Print back every record below, exactly as it stands.

Saved entries

=== Begin Enclosure ===

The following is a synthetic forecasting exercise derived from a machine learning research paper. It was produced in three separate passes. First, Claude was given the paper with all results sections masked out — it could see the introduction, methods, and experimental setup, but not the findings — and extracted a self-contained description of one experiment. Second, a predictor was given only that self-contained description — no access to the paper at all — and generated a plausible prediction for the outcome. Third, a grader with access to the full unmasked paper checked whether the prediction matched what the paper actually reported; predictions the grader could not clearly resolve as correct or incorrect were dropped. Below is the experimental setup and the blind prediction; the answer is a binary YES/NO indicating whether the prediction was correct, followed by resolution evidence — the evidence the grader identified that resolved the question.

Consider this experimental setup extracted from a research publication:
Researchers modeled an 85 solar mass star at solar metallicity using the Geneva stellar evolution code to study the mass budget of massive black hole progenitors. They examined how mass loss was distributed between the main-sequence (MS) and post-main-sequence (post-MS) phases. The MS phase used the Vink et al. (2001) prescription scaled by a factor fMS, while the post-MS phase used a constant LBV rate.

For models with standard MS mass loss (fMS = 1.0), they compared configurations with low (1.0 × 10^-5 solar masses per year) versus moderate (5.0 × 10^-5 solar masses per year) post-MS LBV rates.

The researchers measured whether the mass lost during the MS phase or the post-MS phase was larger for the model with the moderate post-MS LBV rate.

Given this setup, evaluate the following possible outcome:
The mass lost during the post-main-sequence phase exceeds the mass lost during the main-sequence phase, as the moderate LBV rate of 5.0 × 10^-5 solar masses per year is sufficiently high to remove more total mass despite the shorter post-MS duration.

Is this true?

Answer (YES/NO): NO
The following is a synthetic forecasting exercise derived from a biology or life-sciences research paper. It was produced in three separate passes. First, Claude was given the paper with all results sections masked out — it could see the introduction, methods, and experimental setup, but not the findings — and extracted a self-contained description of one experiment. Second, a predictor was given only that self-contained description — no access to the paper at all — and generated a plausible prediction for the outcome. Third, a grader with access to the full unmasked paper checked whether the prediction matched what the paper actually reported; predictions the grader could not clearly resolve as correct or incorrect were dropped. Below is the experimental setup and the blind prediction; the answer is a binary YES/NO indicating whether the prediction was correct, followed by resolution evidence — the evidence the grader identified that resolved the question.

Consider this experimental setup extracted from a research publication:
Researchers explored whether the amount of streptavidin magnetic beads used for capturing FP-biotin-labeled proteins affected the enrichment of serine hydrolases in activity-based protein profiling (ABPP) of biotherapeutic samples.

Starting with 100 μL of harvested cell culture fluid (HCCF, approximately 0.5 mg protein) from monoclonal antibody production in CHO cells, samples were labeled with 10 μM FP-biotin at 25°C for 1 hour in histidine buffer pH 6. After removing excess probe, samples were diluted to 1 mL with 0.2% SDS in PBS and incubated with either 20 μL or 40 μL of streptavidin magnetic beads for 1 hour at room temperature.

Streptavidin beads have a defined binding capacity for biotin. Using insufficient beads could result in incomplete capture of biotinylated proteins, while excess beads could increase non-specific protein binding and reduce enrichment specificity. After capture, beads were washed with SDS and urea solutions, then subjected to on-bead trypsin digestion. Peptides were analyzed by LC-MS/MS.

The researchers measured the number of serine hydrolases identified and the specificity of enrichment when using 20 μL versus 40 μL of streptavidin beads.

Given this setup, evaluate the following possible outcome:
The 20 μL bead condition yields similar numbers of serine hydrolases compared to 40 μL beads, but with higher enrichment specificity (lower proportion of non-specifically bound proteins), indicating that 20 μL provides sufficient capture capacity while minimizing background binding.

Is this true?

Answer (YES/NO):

=== End Enclosure ===

*Your solution*
The following is a synthetic forecasting exercise derived from a machine learning research paper. It was produced in three separate passes. First, Claude was given the paper with all results sections masked out — it could see the introduction, methods, and experimental setup, but not the findings — and extracted a self-contained description of one experiment. Second, a predictor was given only that self-contained description — no access to the paper at all — and generated a plausible prediction for the outcome. Third, a grader with access to the full unmasked paper checked whether the prediction matched what the paper actually reported; predictions the grader could not clearly resolve as correct or incorrect were dropped. Below is the experimental setup and the blind prediction; the answer is a binary YES/NO indicating whether the prediction was correct, followed by resolution evidence — the evidence the grader identified that resolved the question.

Consider this experimental setup extracted from a research publication:
Researchers modeled an 85 solar mass star at solar metallicity using the Geneva stellar evolution code to study the mass budget of massive black hole progenitors. They examined how mass loss was distributed between the main-sequence (MS) and post-main-sequence (post-MS) phases. The MS phase used the Vink et al. (2001) prescription scaled by a factor fMS, while the post-MS phase used a constant LBV rate.

For models with standard MS mass loss (fMS = 1.0), they compared configurations with low (1.0 × 10^-5 solar masses per year) versus moderate (5.0 × 10^-5 solar masses per year) post-MS LBV rates.

The researchers measured whether the mass lost during the MS phase or the post-MS phase was larger for the model with the moderate post-MS LBV rate.

Given this setup, evaluate the following possible outcome:
The mass lost during the post-main-sequence phase exceeds the mass lost during the main-sequence phase, as the moderate LBV rate of 5.0 × 10^-5 solar masses per year is sufficiently high to remove more total mass despite the shorter post-MS duration.

Is this true?

Answer (YES/NO): NO
The following is a synthetic forecasting exercise derived from a biology or life-sciences research paper. It was produced in three separate passes. First, Claude was given the paper with all results sections masked out — it could see the introduction, methods, and experimental setup, but not the findings — and extracted a self-contained description of one experiment. Second, a predictor was given only that self-contained description — no access to the paper at all — and generated a plausible prediction for the outcome. Third, a grader with access to the full unmasked paper checked whether the prediction matched what the paper actually reported; predictions the grader could not clearly resolve as correct or incorrect were dropped. Below is the experimental setup and the blind prediction; the answer is a binary YES/NO indicating whether the prediction was correct, followed by resolution evidence — the evidence the grader identified that resolved the question.

Consider this experimental setup extracted from a research publication:
Researchers explored whether the amount of streptavidin magnetic beads used for capturing FP-biotin-labeled proteins affected the enrichment of serine hydrolases in activity-based protein profiling (ABPP) of biotherapeutic samples.

Starting with 100 μL of harvested cell culture fluid (HCCF, approximately 0.5 mg protein) from monoclonal antibody production in CHO cells, samples were labeled with 10 μM FP-biotin at 25°C for 1 hour in histidine buffer pH 6. After removing excess probe, samples were diluted to 1 mL with 0.2% SDS in PBS and incubated with either 20 μL or 40 μL of streptavidin magnetic beads for 1 hour at room temperature.

Streptavidin beads have a defined binding capacity for biotin. Using insufficient beads could result in incomplete capture of biotinylated proteins, while excess beads could increase non-specific protein binding and reduce enrichment specificity. After capture, beads were washed with SDS and urea solutions, then subjected to on-bead trypsin digestion. Peptides were analyzed by LC-MS/MS.

The researchers measured the number of serine hydrolases identified and the specificity of enrichment when using 20 μL versus 40 μL of streptavidin beads.

Given this setup, evaluate the following possible outcome:
The 20 μL bead condition yields similar numbers of serine hydrolases compared to 40 μL beads, but with higher enrichment specificity (lower proportion of non-specifically bound proteins), indicating that 20 μL provides sufficient capture capacity while minimizing background binding.

Is this true?

Answer (YES/NO):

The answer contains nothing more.